* YOUR OBJECTIVE *
Reproduce every line of the data below word for word, keeping each number, bracket and punctuation mark unchanged.

* DATASET RECORDS *
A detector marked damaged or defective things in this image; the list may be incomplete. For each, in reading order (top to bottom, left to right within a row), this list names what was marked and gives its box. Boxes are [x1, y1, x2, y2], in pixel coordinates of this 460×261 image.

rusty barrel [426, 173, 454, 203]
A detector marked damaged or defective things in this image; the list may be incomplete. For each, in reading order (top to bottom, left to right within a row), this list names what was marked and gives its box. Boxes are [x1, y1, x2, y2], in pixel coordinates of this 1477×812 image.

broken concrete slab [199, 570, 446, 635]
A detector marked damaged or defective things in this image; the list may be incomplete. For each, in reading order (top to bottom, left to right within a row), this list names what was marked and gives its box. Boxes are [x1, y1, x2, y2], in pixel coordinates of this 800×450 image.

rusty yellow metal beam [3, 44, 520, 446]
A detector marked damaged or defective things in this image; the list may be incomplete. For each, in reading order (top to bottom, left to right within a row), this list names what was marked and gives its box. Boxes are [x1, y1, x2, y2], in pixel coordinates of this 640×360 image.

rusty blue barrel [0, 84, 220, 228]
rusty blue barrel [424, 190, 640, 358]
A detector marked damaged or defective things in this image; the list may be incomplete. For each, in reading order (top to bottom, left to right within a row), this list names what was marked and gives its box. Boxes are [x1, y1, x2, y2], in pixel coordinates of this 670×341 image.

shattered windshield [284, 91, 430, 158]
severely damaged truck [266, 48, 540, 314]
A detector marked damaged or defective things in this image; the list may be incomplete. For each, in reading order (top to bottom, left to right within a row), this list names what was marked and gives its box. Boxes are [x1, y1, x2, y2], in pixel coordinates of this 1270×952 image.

* FINISHED TASK *
A detector marked damaged or defective things in this image; the list may be incomplete. For each, in reading order (top to bottom, left to right within a row), this list names what was marked and gives its box. Boxes are [x1, y1, x2, y2], in pixel coordinates of this 460×261 image.

rusty barrel [426, 173, 454, 203]
A detector marked damaged or defective things in this image; the list may be incomplete. For each, in reading order (top to bottom, left to right within a row), this list names what was marked and gives its box. Boxes are [x1, y1, x2, y2], in pixel coordinates of this 1477×812 image.

broken concrete slab [199, 570, 446, 635]
A detector marked damaged or defective things in this image; the list may be incomplete. For each, in reading order (top to bottom, left to right within a row), this list names what was marked and gives its box. Boxes are [x1, y1, x2, y2], in pixel coordinates of this 800×450 image.

rusty yellow metal beam [3, 44, 520, 446]
A detector marked damaged or defective things in this image; the list may be incomplete. For each, in reading order (top to bottom, left to right within a row), this list names what was marked and gives its box. Boxes are [x1, y1, x2, y2], in pixel coordinates of this 640×360 image.

rusty blue barrel [0, 84, 220, 228]
rusty blue barrel [424, 190, 640, 358]
A detector marked damaged or defective things in this image; the list may be incomplete. For each, in reading order (top to bottom, left to right within a row), this list names what was marked and gives its box. Boxes are [x1, y1, x2, y2], in pixel coordinates of this 670×341 image.

shattered windshield [284, 91, 430, 158]
severely damaged truck [266, 48, 540, 314]
A detector marked damaged or defective things in this image; the list may be incomplete. For each, in reading order (top to bottom, left to right within a row), this list names what was marked and gives its box. Boxes are [x1, y1, x2, y2], in pixel coordinates of this 1270×952 image.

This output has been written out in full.